What steps do we need to take to develop an “interesting-ometer”—a remote sensor of a planetary’s interesting behavior?  How do we even start asking the questions necessary to create such a device?

I suggest electrochemical disequilibrium as a starting point.   “Interesting” in a planetary context means “out of electrochemical equilibrium”.  It may not be the only measure of interestingness. It may not even pan out as the root cause of our planet’s interestingness (so a planet that has life that is purely photochemical with no electrochemistry can also be called interesting by my first definition, but it might fail the test for electrochemical disequilibrium.)

But this starting point is useful. It allows us to frame questions and do this in ways that can be measured and quantified, by combining theory, lab experiments, and observations of the Earth in planets.

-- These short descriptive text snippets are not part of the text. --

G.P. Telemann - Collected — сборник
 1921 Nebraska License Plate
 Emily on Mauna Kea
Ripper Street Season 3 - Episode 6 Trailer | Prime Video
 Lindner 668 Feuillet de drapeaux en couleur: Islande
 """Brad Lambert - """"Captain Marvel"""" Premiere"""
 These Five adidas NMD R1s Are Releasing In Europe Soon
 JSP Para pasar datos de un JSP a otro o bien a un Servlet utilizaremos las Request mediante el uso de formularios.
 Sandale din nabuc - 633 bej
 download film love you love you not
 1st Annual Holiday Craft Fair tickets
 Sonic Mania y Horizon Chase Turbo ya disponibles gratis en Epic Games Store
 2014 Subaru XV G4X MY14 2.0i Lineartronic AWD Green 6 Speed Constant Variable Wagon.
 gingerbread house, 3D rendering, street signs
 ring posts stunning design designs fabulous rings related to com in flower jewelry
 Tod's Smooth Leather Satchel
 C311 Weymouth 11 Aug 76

Electrochemistry is important in other ways too—we extract most of our energy from reactions that involve electron transfer; and even with the electron transfer step is not rate limiting (as in combustion of fossil fuels). It was electron transfer processes that generated the fossil fuels in the first case. Specifically the electron transfer processes associated with life.

So, even if we fail in our quest to define a planet’s “interestingness” as electrochemical disequilbrium we will have spent our time studying an interesting, important, and relevant process. And we will be less likely to be taken in by the next crop of bogus scientific quacks who come up with false electrochemical solutions to our worldwide energy problems.